Exercise
Records follow. Pull out every line that contains "resting".

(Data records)
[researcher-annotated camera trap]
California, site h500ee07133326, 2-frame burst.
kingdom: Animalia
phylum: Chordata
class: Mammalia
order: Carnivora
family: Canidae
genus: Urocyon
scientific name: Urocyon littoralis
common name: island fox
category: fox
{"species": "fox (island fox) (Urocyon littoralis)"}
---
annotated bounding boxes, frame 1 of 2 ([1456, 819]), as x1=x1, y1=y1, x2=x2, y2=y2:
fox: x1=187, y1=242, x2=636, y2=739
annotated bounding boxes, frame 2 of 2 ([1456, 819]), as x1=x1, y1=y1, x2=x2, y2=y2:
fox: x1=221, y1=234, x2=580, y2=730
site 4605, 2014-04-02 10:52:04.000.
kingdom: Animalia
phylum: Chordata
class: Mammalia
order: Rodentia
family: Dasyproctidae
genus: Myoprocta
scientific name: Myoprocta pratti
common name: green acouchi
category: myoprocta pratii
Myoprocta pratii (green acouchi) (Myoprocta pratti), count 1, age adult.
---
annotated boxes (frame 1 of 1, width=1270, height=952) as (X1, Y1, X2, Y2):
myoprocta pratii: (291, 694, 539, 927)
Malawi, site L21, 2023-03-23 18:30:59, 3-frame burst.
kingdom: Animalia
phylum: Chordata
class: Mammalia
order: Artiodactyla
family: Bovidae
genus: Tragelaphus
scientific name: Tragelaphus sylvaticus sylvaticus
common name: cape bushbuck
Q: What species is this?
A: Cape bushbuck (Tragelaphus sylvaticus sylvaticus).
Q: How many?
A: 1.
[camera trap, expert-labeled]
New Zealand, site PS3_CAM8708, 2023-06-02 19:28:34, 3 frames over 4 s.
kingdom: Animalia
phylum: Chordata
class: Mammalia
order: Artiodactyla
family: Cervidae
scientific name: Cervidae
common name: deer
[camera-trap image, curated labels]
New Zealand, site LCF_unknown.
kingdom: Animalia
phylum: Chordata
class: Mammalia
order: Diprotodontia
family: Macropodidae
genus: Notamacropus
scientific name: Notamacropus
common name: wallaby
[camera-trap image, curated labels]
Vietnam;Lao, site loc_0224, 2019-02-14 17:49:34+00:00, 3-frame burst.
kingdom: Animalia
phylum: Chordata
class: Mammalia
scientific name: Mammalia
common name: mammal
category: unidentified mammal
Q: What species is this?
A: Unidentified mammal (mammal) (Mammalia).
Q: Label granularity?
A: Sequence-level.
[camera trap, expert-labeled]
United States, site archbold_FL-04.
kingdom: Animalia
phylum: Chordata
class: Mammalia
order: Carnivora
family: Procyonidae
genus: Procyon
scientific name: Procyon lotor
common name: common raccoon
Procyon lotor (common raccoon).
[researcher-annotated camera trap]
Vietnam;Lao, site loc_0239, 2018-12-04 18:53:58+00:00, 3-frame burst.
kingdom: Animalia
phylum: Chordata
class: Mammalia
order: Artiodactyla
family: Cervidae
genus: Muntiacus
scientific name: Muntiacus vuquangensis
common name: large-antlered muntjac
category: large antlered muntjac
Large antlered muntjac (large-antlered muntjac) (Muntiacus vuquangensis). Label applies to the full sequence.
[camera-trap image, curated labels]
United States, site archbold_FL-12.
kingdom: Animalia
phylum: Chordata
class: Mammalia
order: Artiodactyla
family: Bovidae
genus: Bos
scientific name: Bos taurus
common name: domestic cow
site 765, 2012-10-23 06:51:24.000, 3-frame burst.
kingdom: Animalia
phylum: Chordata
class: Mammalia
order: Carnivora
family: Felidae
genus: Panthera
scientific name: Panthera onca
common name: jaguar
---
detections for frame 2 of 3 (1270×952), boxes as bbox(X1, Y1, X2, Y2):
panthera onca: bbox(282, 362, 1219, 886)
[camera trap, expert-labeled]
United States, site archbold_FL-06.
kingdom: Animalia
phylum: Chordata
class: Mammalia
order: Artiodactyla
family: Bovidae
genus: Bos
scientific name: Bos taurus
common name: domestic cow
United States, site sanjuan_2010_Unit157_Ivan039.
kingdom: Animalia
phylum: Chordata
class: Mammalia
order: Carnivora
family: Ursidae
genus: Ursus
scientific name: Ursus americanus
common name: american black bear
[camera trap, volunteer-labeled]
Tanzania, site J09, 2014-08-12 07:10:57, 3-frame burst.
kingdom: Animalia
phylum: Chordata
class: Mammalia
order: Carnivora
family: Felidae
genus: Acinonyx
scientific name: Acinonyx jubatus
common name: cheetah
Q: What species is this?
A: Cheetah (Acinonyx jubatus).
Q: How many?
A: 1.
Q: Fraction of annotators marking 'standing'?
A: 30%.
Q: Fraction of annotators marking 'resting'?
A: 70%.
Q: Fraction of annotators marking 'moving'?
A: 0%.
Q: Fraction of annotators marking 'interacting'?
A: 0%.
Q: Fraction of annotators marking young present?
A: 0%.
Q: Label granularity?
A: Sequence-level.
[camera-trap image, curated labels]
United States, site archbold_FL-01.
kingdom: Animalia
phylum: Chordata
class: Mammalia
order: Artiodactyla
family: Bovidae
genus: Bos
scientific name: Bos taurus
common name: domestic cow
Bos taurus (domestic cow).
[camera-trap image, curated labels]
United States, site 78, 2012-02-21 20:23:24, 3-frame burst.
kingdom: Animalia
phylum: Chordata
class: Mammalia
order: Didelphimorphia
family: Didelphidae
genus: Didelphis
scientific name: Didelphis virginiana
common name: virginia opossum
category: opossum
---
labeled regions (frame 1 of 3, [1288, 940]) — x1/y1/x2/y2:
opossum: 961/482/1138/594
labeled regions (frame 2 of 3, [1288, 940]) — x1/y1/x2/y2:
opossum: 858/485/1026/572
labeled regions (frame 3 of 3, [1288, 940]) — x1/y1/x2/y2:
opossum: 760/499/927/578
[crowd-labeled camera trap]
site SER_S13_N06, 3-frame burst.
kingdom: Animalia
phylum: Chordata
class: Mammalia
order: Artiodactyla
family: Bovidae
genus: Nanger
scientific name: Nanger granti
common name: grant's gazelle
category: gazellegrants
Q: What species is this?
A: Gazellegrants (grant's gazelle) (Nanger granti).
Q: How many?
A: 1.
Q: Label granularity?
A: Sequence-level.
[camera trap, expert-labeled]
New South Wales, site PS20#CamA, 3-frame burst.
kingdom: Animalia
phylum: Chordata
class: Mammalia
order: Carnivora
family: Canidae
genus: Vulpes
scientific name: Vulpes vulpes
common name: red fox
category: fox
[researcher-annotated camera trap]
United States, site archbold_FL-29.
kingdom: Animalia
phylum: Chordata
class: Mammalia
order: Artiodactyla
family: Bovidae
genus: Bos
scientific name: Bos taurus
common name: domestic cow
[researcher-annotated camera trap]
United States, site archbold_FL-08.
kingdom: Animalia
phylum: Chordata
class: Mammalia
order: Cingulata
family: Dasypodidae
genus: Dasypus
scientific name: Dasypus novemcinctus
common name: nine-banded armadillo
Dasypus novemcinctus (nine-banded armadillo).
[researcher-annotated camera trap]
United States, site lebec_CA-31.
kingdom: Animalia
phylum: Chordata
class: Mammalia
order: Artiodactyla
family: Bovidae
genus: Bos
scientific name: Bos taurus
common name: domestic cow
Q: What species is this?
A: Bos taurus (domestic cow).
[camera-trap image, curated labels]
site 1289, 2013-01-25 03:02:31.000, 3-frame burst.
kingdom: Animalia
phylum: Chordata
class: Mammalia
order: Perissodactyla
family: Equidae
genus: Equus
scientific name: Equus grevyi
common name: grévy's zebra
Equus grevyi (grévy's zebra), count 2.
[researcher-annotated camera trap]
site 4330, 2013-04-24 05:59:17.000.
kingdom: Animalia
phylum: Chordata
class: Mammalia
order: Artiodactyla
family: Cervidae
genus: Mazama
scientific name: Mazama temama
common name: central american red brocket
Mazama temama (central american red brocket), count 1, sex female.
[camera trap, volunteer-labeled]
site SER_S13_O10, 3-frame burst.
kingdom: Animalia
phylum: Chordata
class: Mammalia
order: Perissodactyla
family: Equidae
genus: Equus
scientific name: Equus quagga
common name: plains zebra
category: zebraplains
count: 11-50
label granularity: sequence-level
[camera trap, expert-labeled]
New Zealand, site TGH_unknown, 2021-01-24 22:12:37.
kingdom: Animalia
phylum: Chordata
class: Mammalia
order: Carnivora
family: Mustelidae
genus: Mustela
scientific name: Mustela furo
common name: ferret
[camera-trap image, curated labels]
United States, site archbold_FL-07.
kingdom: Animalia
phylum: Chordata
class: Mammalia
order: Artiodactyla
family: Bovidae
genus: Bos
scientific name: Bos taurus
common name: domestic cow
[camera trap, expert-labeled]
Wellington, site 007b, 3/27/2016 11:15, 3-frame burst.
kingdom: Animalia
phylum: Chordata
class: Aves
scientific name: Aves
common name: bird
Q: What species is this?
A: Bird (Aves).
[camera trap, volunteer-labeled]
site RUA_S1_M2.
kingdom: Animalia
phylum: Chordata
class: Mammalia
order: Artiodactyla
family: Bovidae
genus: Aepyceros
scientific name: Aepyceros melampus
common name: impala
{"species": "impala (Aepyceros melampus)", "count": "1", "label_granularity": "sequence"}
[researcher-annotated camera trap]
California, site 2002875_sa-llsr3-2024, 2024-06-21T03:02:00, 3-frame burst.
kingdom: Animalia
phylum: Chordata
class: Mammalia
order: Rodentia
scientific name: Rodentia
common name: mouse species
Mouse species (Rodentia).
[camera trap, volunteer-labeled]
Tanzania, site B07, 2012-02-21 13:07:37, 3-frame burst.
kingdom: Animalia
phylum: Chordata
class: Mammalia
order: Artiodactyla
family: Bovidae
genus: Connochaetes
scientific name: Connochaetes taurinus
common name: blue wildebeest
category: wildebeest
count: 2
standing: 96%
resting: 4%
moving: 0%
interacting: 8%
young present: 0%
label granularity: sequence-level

Written answer
Q: Fraction of annotators marking 'resting'?
resting: 4%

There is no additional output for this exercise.